Another patient, who was diagnosed with neuroblastoma at the age of 3 years (PaedCan09), carried a heterozygous pathogenic variant in RECQL4 (c.1573del, p.(Cys525Alafs*33)), which was inherited from her mother. The patient was diagnosed with several additional non-malignant / borderline tumours: a fibroma of the ovary and a basal cell carcinoma at the age of 20 years, a melanoacanthoma at the age of 20 years, condylomata acuminata without detection of HPV DNA, a solitary thyroid adenoma at the age of 21 years, and a focal nodular hyperplasia of the liver at 22 years. The family history revealed a ductal carcinoma in situ with transition to poorly differentiated invasive breast carcinoma in her mother at 49 years of age and further malignant diseases in family members after the age of 70 years. In this patient, an additional VUS in SEC23B (c.2101 C > T, p.(Arg701Cys)) was found, which was inherited from her mother. Finally, multiple occurrences of heterozygous pathogenic variants were found in MUTYH and a pathogenic variant in BLM in a patient with synovial carcinoma (Table 1).
Complex clinical and genetic cases
In patient PaedCan02, an additional hemizygous VUS in GPC3 (chrX:133012559-133013559del) inherited from his mother was reported. In this patient, there were no clinical signs of Simpson-Golabi-Behmel-Syndrom (SGBS) as pre- and postnatal tall stature, facial dysmorphia or other developmental abnormalities could not be detected. Although clinical data did not confirm SGBS, a role in tumour development cannot be excluded. Another patient (PaedCan43) was found to carry a de-novo VUS in ARID1B (c.6728 T > C, p.(Leu2243Pro)). The patient was diagnosed with Ewing sarcoma at the age of 20 years. De-novo mutations in ARID1B are known to be associated with Coffin-Siris syndrome type 1 (CSS1). In this case, the patient was diagnosed with an autism-spectrum disorder and intellectual disability, but lacked typical signs of CSS1. Symptoms of a syndromic condition were found but the role of the variant in tumour development remains unclear.

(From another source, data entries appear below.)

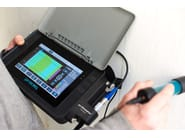 Instrumentation for load test and trial Profometer Corrosion - PASI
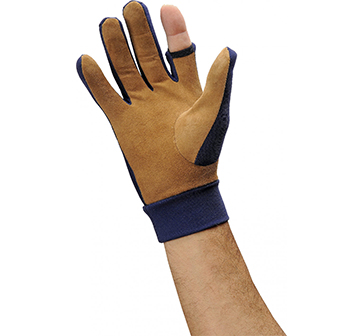 Castellani online Кастеллани стрелковая одежда, Castellani стрелковые аксессуары Зимние перчатки для стрельбы
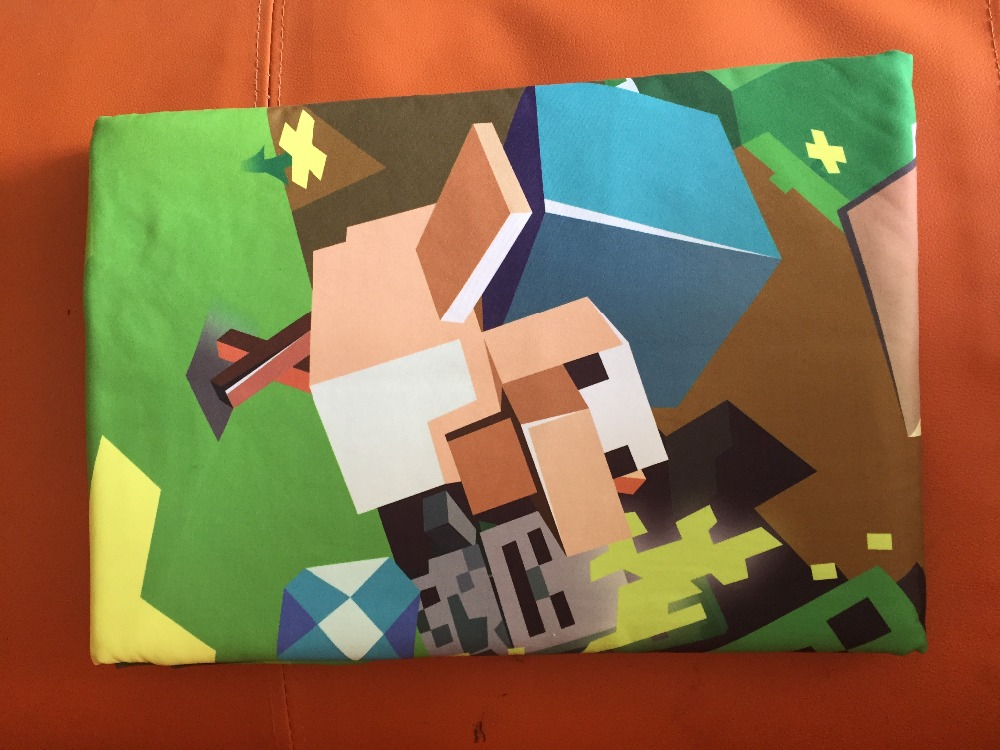 In stock sale 4 styles Eat Sleep Cartoon MineCraft bedding Duvet Cover Pillow Cover Bedding Mining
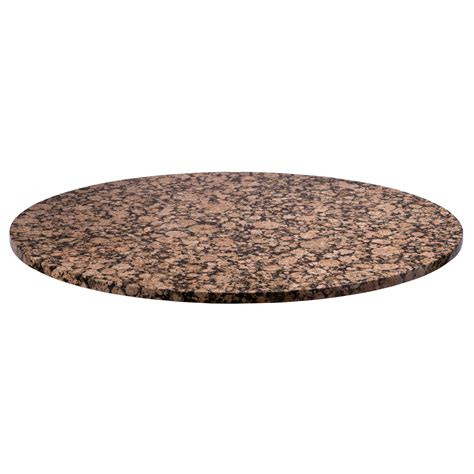 granite table top 36 quot round granite table top granite table tops tables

Secondary findings in other genes
Clinically relevant secondary findings (P/LP variants) were found in one patient and four unrelated parents (2.3%, n = 216). In a male patient (PaedCan07), we detected a pathogenic variant in G6PD (c.982 G > C, p.Asp328His). The variant was inherited from the patient’s mother. Despite the presence of a pathogenic variant in the X-linked Glucose-6-Phosphate Dehydrogenase gene, no haemolytic crisis occurred before the diagnosis of rhabdomyosarcoma, and no excessive transfusions were necessary during chemotherapy. As a newborn, the patient did not show a severe jaundice, significantly elevated levels of bilirubin or prolonged anaemia during treatment of the tumour. Moreover, we detected a number of pathogenic variants in the parents of several index patients including a likely pathogenic CHEK2 variant (c.349 A > G, p.(Arg117Gly)) in the mother of PaedCan55, pathogenic variants in RYR1 (c.7272 C > T, p.(Arg2458Cys)) and MUTYH (c.536 A > G, p.(Tyr179Cys)) in the mother of PaedCan10, and pathogenic variants in APOB (c.10580 G > A, p.(Arg3527Gln)) in two fathers (PaedCan48 and PaedCan63). Notably, the parents were all healthy with no indication of a corresponding disease at the time of writing. All parents were informed about their genetic risk to develop respective diseases and clinical follow up management was offered according to the respective guidelines.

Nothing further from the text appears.